Aim of the exercise: The bucket sort notes below say merge sort or heapsort would improve the worst case. In one to three sentences, explain why insertion sort is still used to sort each bucket.

Passage given:
8.4 Bucket sort

8.4-1¶

Using Figure 8.4 as a model, illustrate the operation of $\text{BUCKET-SORT}$ on the array $A = \langle .79, .13, .16, .64, .39, .20, .89, .53, .71, .42 \rangle$.

$$ \begin{array}{cl} R & \\ \hline 0 & \\ 1 & .13 .16 \\ 2 & .20 \\ 3 & .39 \\ 4 & .42 \\ 5 & .53 \\ 6 & .64 \\ 7 & .79 .71 \\ 8 & .89 \\ 9 & \\ \end{array} $$

$$A = \langle.13, .16, .20, .39, .42, .53, .64, .71, .79, .89 \rangle.$$

8.4-2¶

Explain why the worst-case running time for bucket sort is $\Theta(n^2)$. What simple change to the algorithm preserves its linear average-case running time and makes its worst-case running time $O(n\lg n)$?

If all the keys fall in the same bucket and they happen to be in reverse order, we have to sort a single bucket with $n$ items in reversed order with insertion sort. This is $\Theta(n^2)$.

We can use merge sort or heapsort to improve the worst-case running time. Insertion sort was chosen because it operates well on linked lists, which has optimal time and requires only constant extra space for short linked lists. If we use another sorting algorithm, we have to convert each list to an array, which might slow down the algorithm in practice.

8.4-3¶

Let $X$ be a random variable that is equal to the number of heads in two flips of a fair coin. What is $\text E[X^2]$? What is $\text E^2[X]$?

$$ \begin{aligned} \text E[X] & = 2 \cdot \frac{1}{4} + 1 \cdot \frac{1}{2} + 0 \cdot \frac{1}{4} = 1 \\ \text E[X^2] & = 4 \cdot \frac{1}{4} + 1 \cdot \frac{1}{2} + 0 \cdot \frac{1}{4} = 1.5 \\ \text E^2[X] & = \text E[X] \cdot \text E[X] = 1 \cdot 1 = 1. \end{aligned} $$

8.4-4 $\star$¶

We are given $n$ points in the unit circle, $p_i = (x_i, y_i)$, such that $0 < x_i^2 + y_i^2 \le 1$ for $i = 1, 2, \ldots, n$. Suppose that the points are uniformly distributed; that is, the probability of finding a point in any region of the circle is proportional to the area of that region. Design an algorithm with an average-case running time of $\Theta(n)$ to sort the $n$ points by their distances $d_i = \sqrt{x_i^2 + y_i^2}$ from the origin. ($\textit{Hint:}$ Design the bucket sizes in $\text{BUCKET-SORT}$ to reﬂect the uniform distribution of the points in the unit circle.)

Bucket sort by radius,

$$ \begin{aligned} \pi r_i^2 & = \frac{i}{n} \cdot \pi 1^2 \\ r_i & = \sqrt{\frac{i}{n}}. \end{aligned} $$

8.4-5 $\star$¶

A probability distribution function $P(x)$ for a random variable $X$ is defined by $P(x) = \Pr\{X \le x\}$. Suppose that we draw a list of $n$ random variables $X_1, X_2, \ldots, X_n$ from a continuous probability distribution function $P$ that is computable in $O(1)$ time. Give an algorithm that sorts these numbers in linear average-case time.

Bucket sort by $p_i$, so we have $n$ buckets: $[p_0, p_1), [p_1, p_2), \dots, [p_{n - 1}, p_n)$. Note that not all buckets are the same size, which is ok as to ensure linear run time, the inputs should on average be uniformly distributed amongst all buckets, of which the intervals defined with $p_i$ will do so.

$p_i$ is defined as follows:

$$P(p_i) = \frac{i}{n}.$$

Supplied records:

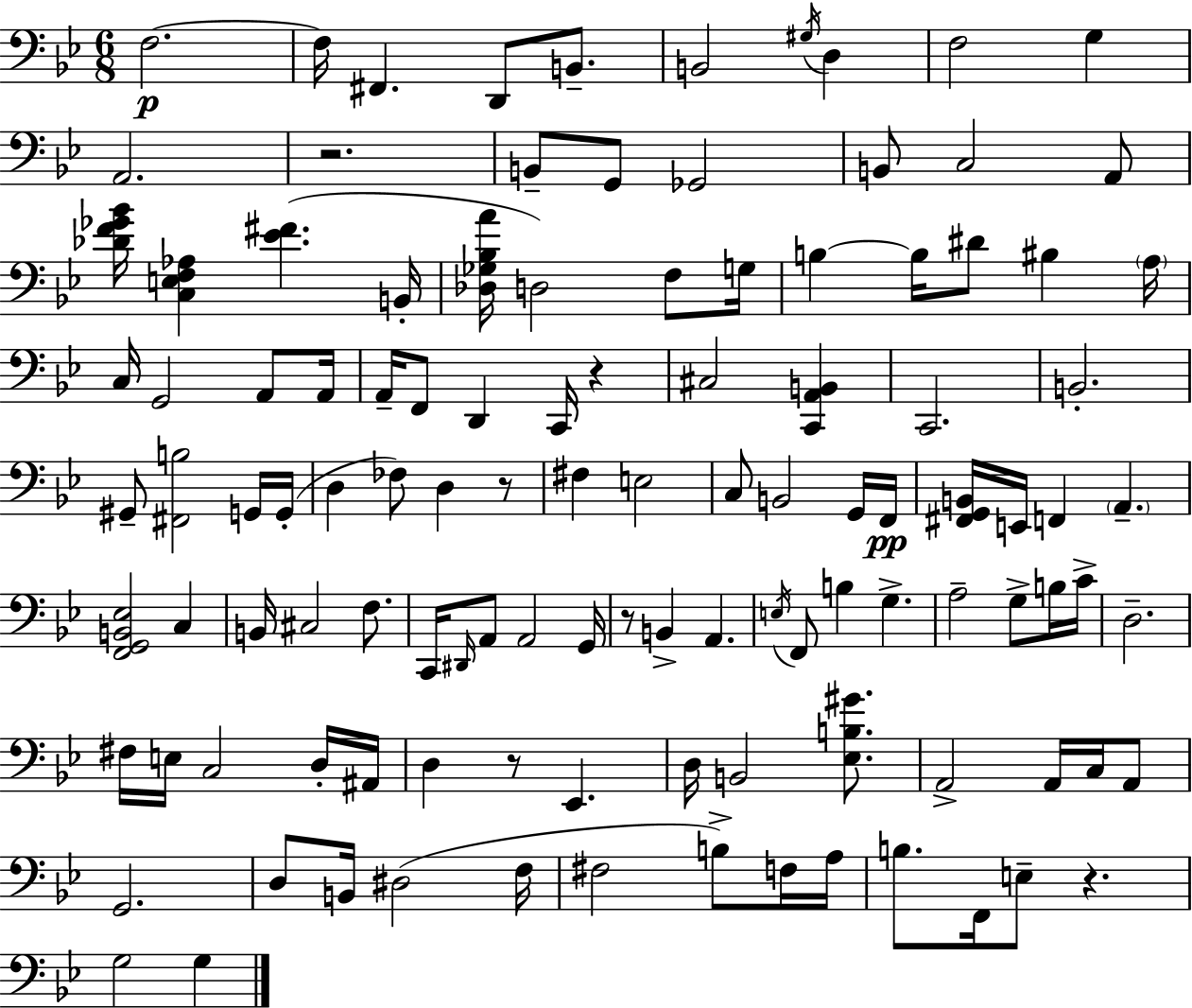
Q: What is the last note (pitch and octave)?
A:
--
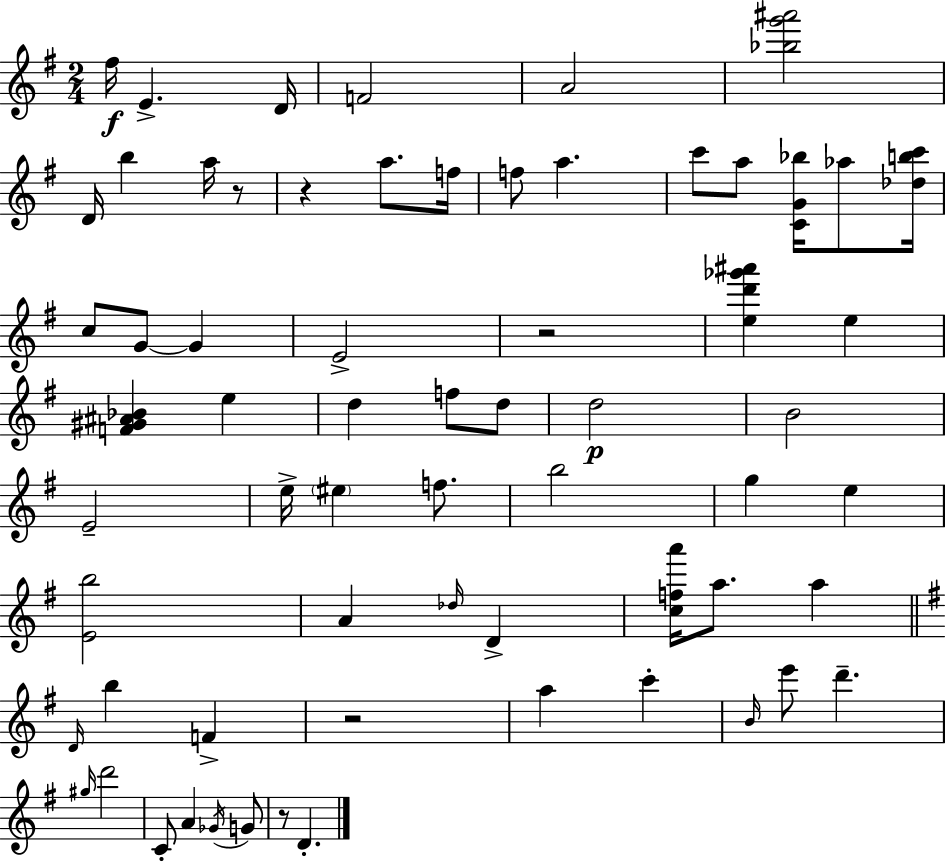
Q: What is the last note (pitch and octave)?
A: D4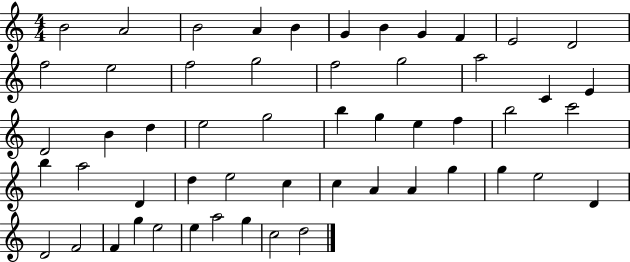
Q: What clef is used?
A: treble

Response below: Insertion sort works well on linked lists: for short lists it runs in optimal time and needs only constant extra space. Using another sorting algorithm would mean converting each list to an array, which might slow the algorithm down in practice.